Based on the ∆fHo298 of chlorobenzene (13.01 ± 0.50 kcal/mol) [26], benzene (19.8 ± 0.2 kcal/mol) [27], thiophene (52.20 kcal/mol) [28], and the ∆fHo298 for the selected chlorothiophene compounds were estimated using CBS-QB3 along with the selected isodesmic reaction Scheme 2 (Table 2).

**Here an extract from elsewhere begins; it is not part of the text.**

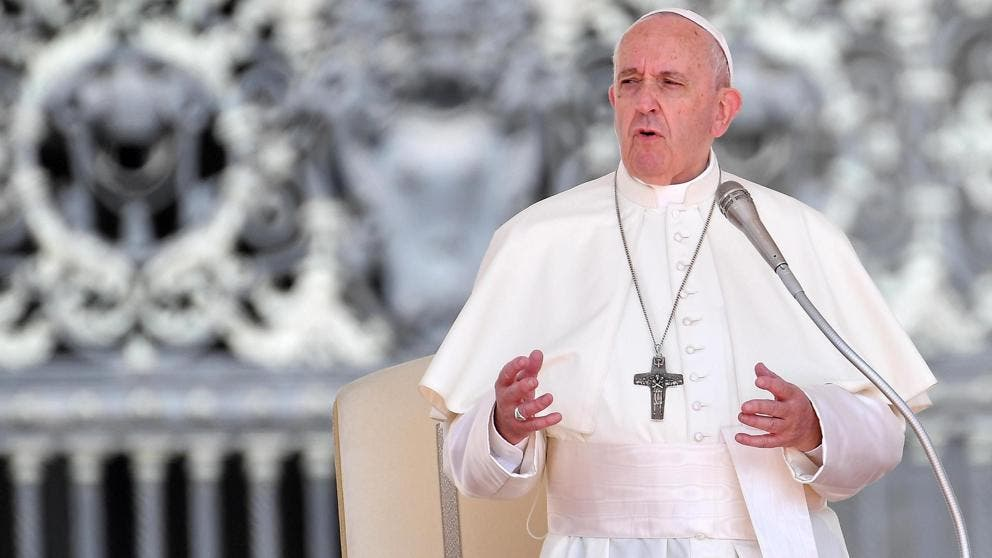 """El Vaticano pide a China que cesen las """"presiones intimidatorias"""" a los católicos"""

Similarly, the ∆fHo298 for the 2-chlorothiophene calculated at 46.507 kcal/mol is less than 3-chlorothiophene isomer (47.330 kcal/mol). This indicates that the 2-chlorothiophene isomer is more stable than the 3-chlorothiophene isomer. Along the same line of discussion, the ∆fHo298 of 2,5-dichlorothiophene (44.403 kcal/mol) is less than the other dichloro isomers. This infers that the 2,5-dichloro isomer is more stable than the other dichloro isomers. Such finding is attributed the S-atom that separates between the two chlorine atoms in thiophene. These positions are denoted as α-positions with respect to sulfur atom. Obviously, higher thermodynamic stability for this isomer stems from a smaller enthalpic penalty associated with the repulsion between the chlorine atoms.

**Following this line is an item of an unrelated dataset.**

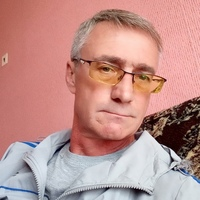 Дмитрий, 53 года, Лев, Сызрань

It is noticed that the heat of formation ∆fHo298 of the chlorothiophene compounds decreases with the addition of the number of chlorine atoms. To the contrary and as expected, entropies (Sο) and the heat capacities at constant pressure (Cοp) for chlorothiophene compounds increase with the addition of chlorine atoms. Table 1 lists calculated standard entropies and heat capacities at selected temperatures.

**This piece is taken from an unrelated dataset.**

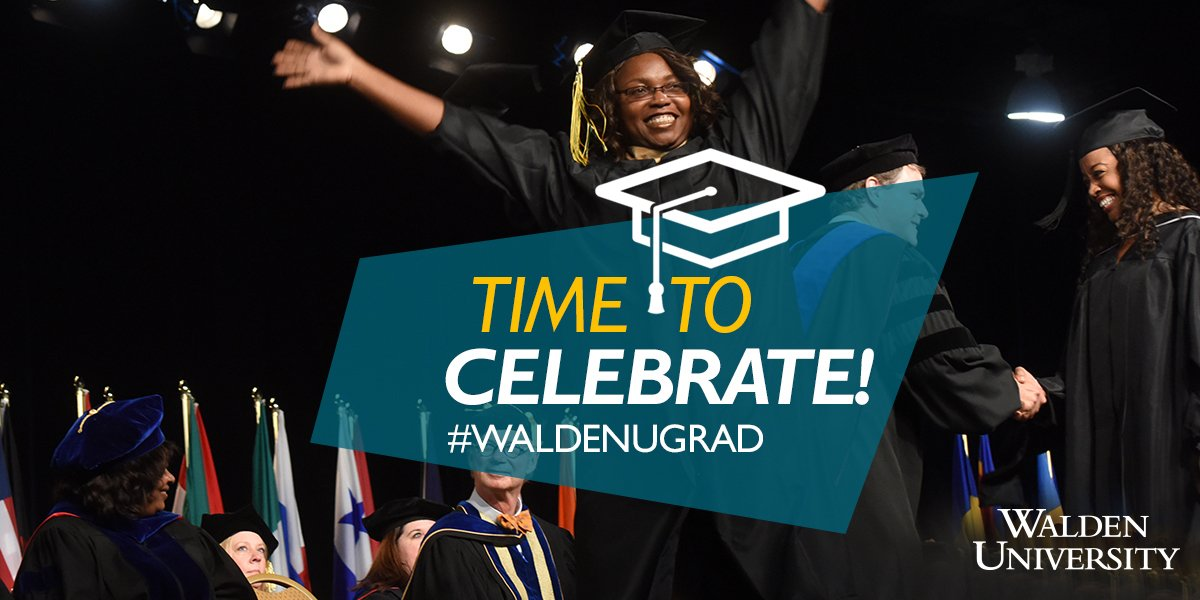 Congrats, Class of 2016! Share a graduation moment or a favorite memory using #WaldenUGrad. https://t.co/4gDadg9aeN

3.4. Gaseous and Aqueous Gibbs Free Energies of Formation
The polarizable continuum model (PCM) [29] is used to estimate values of ΔGsolvo. This approach utilizes a continuum surface charge formalism that incorporates a robust and a smooth perturbing reaction field. Values of ΔGsolvo are modestly negative indicating an exothermic nature for dissolving of pyridine and its chlorinated compounds in water. Values of ΔGsolvo randomly vary among isomers but reside in the narrow range of -1.5 and ~ 2.25 kcal/mol. Nevertheless, no conclusive observation can be drawn regarding the effect of degree and pattern of chlorination on computed values of ΔGsolvo. Values of ΔfG298o(g) and ΔfG298o(aq) highlight a highly spontaneous nature for the formation of chlorinated compounds of thiophene in the gas phase as well as in the aqueous medium. Water is a polar solvent so the solvation effect depends on the dipole moments of chlorinated thiophenes: 3,4-dichlorothiophene should have the greatest dipole moment and, thus, the greatest interaction with polar solvent. This explains why this isomer acquires lower ΔfG(aq) among other dechlorinated congeners. Calculating polarizability effects on the selected chlorinated thiophene using various other solvents will be investigated in a due course.
4. Conclusion
The thermochemical and the optimized geometrical parameters are presented for the selected chlorothiophene isomers. Isodesmic reactions were used to estimate standard enthalpies of formation. The standard enthalpies of formation decrease as the degree of chlorination increases in both the gaseous and aqueous media. No trend can be deduced with respect to the effect of degree and pattern of chlorination on the computed solvation energies. Similarly, geometries of chlorinated isomers of thiophene exhibit to a large extent the analogous structural parameters in the thiophene molecule. The degree and pattern of chlorination indices a minor in.
Data Availability
The data used to support the findings of this study are included within the article.
Conflicts of Interest
The authors declare that they have no conflicts of interest.
Acknowledgments
This study has been supported by a grant of computing time from the Australian Centre of Australian national Computational Infrastructure (NCI) in Canberra.